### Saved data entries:
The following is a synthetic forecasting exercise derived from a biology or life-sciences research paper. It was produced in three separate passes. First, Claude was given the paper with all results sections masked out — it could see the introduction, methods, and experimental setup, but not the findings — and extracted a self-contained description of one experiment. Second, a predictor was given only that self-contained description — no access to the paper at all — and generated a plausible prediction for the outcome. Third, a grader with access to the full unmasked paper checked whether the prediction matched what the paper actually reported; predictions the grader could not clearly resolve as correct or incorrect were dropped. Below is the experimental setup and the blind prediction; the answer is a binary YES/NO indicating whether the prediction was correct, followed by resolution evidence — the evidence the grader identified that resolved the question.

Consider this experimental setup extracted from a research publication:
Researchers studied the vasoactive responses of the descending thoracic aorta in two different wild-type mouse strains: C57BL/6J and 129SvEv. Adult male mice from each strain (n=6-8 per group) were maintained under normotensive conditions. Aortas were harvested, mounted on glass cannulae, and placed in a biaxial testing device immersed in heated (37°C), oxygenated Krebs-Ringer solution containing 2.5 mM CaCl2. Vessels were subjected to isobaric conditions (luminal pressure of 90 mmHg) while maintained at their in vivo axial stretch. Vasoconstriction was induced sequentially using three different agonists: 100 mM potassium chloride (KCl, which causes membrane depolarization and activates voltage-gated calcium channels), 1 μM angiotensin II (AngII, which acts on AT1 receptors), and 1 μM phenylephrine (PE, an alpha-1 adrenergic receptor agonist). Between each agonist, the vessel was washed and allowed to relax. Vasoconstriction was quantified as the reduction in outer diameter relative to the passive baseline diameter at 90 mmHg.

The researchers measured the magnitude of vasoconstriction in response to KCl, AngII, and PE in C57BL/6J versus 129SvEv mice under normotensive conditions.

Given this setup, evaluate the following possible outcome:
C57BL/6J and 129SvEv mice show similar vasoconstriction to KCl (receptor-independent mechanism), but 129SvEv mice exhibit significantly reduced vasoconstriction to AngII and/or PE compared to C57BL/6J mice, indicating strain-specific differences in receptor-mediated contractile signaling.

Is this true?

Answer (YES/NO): NO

### What the exercise asks:
Every entry shown earlier is to be returned exactly, line for line.

### Answer to this problem:
The following is a synthetic forecasting exercise derived from a biology or life-sciences research paper. It was produced in three separate passes. First, Claude was given the paper with all results sections masked out — it could see the introduction, methods, and experimental setup, but not the findings — and extracted a self-contained description of one experiment. Second, a predictor was given only that self-contained description — no access to the paper at all — and generated a plausible prediction for the outcome. Third, a grader with access to the full unmasked paper checked whether the prediction matched what the paper actually reported; predictions the grader could not clearly resolve as correct or incorrect were dropped. Below is the experimental setup and the blind prediction; the answer is a binary YES/NO indicating whether the prediction was correct, followed by resolution evidence — the evidence the grader identified that resolved the question.

Consider this experimental setup extracted from a research publication:
Researchers studied the vasoactive responses of the descending thoracic aorta in two different wild-type mouse strains: C57BL/6J and 129SvEv. Adult male mice from each strain (n=6-8 per group) were maintained under normotensive conditions. Aortas were harvested, mounted on glass cannulae, and placed in a biaxial testing device immersed in heated (37°C), oxygenated Krebs-Ringer solution containing 2.5 mM CaCl2. Vessels were subjected to isobaric conditions (luminal pressure of 90 mmHg) while maintained at their in vivo axial stretch. Vasoconstriction was induced sequentially using three different agonists: 100 mM potassium chloride (KCl, which causes membrane depolarization and activates voltage-gated calcium channels), 1 μM angiotensin II (AngII, which acts on AT1 receptors), and 1 μM phenylephrine (PE, an alpha-1 adrenergic receptor agonist). Between each agonist, the vessel was washed and allowed to relax. Vasoconstriction was quantified as the reduction in outer diameter relative to the passive baseline diameter at 90 mmHg.

The researchers measured the magnitude of vasoconstriction in response to KCl, AngII, and PE in C57BL/6J versus 129SvEv mice under normotensive conditions.

Given this setup, evaluate the following possible outcome:
C57BL/6J and 129SvEv mice show similar vasoconstriction to KCl (receptor-independent mechanism), but 129SvEv mice exhibit significantly reduced vasoconstriction to AngII and/or PE compared to C57BL/6J mice, indicating strain-specific differences in receptor-mediated contractile signaling.

Is this true?

Answer (YES/NO): NO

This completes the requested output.